In reference to how her relationship with Lee unraveled thereafter, Mills says, “The, um, picture of how her affairs are handled is considerably different from when I lived next door. Alice, for many years, was handling many of her sister’s affairs. Nelle Harper called her sister ‘Atticus in a skirt.’ And that tells you about what kind of an attorney she was.”
Upon publication of Mills’s book in July 2014, Lee released a letter denying she co-operated with Mills on the biography published by Penguin Press.
Tonja Carter, an attorney who worked with Alice Lee in the Lee law firm, and who now appears to speak for Harper Lee, was instrumental in the penning and distribution of that denial letter, according to letters written by Alice Lee.
According to the release on Lee’s new work, Ms. Carter is credited with finding the "Go Set a Watchman" manuscript.
Alice Lee wrote letters which supported Mills’s version of the story. In one of several letters supplied to The Christian Science Monitor by Mills's agent at Penguin, one dated May 12, 2011 details how the signed Harper Lee letter disavowing cooperation with Mills’s biography was written by “Tonja at BBL & Carter’s” law firm and taken to Harper Lee at a convalescent facility to sign. Alice Lee wrote of her sister:
Poor Nelle Harper can't see and can't hear and will sign anything put before her by any one in whom she has confidence. Now she has no memory of the incident.
When asked if she believed the new work is something Lee intended to have published as a novel or is, perhaps, one of the many drafts and revisions Lee rejected or set aside during the years she was writing "To Kill a Mocking Bird," Mills responds: “I can’t speak to that. Well, Nelle Harper and I both talked about the revisions and years that went into revising and reshaping what Nelle was writing into what became 'To Kill a Mockingbird'. So, I think it’s likely that there certainly were earlier, ah, chapters she had written or just earlier pages and versions done well before 'To Kill a Mocking Bird' became 'To Kill a Mockingbird'.”
Mills adds that she did not mean to imply that the new book might not be a separate novel. “She certainly wrote a lot before 'To Kill a Mockingbird' was ever published so, I, I, I don’t know,” Mills says. “I have some concerns about the timing of it.”
"To Kill A Mockingbird," published in 1960, chronicles the story of lawyer Atticus Finch and his children Jem and Scout and their life in the mythical town of Maycomb, Ala., during the Great Depression.
Lee won a Pulitzer Prize for the novel in 1961. The book was made into an Academy Award-winning 1962 film starring Gregory Peck.
The Associated Press reports that the new book is set in Lee's famed Maycomb, Ala., during the mid-1950s, 20 years after "To Kill a Mockingbird" and roughly contemporaneous with the time that Lee was writing the story.
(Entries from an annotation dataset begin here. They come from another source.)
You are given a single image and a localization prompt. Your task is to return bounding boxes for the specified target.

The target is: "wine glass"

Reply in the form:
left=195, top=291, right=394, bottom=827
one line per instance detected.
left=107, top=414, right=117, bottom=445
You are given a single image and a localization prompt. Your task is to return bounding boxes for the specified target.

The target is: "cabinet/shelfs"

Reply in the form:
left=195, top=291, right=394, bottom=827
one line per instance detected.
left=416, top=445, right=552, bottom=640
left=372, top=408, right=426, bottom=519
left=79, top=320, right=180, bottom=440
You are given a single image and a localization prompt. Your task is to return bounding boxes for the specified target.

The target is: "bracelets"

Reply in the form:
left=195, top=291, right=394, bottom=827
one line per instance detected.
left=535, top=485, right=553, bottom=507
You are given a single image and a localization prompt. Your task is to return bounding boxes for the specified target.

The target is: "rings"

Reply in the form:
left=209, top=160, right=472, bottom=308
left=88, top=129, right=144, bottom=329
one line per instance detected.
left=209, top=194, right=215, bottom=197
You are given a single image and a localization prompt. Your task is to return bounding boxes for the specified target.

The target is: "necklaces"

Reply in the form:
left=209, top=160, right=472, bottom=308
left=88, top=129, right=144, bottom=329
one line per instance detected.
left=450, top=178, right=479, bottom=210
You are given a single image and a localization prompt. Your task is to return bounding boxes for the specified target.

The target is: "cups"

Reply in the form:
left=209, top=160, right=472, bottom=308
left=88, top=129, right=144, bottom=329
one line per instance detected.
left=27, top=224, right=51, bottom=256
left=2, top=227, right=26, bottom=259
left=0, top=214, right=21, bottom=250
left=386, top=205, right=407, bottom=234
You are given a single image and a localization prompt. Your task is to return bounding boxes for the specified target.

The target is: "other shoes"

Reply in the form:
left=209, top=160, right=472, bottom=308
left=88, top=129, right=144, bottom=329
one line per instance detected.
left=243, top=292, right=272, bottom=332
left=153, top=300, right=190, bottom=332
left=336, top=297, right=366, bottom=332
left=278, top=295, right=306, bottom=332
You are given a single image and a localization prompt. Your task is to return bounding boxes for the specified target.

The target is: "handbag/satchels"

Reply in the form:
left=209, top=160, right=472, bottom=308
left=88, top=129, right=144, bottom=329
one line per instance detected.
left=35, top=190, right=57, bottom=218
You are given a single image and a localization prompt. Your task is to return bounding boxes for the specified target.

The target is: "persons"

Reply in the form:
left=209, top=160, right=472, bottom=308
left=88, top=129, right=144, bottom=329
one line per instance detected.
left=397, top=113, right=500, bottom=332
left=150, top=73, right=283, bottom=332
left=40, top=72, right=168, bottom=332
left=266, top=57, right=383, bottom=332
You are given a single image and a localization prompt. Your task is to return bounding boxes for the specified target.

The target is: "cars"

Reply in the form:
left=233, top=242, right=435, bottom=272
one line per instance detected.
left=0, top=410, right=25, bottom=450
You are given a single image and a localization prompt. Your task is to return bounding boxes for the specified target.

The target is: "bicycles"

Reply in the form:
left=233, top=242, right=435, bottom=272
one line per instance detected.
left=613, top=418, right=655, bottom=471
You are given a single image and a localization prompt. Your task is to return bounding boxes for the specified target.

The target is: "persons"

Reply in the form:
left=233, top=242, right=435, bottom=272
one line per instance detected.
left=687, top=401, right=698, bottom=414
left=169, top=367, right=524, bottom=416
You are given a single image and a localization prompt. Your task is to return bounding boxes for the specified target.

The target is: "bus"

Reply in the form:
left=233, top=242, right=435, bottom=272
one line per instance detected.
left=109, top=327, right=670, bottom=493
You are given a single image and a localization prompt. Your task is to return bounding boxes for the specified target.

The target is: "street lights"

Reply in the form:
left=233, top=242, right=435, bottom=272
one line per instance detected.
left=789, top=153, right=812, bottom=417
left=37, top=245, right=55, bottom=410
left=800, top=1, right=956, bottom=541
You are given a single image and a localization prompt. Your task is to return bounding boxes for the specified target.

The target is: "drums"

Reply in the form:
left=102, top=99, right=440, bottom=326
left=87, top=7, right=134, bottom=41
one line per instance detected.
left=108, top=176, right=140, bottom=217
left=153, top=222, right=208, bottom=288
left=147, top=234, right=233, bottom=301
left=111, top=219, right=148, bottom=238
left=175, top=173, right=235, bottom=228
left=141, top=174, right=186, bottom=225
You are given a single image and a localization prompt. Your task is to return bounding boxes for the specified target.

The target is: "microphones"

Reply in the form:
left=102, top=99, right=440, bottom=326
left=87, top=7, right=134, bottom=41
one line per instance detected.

The civil rights movement was taking hold in her home state. The Supreme Court had ruled unanimously in 1954 that segregated schools were unconstitutional, and the arrest of Rosa Parks in 1955 led to the yearlong Montgomery bus boycott.
"Scout (Jean Louise Finch) has returned to Maycomb from New York to visit her father, Atticus," the publisher's announcement reads. "She is forced to grapple with issues both personal and political as she tries to understand her father's attitude toward society, and her own feelings about the place where she was born and spent her childhood."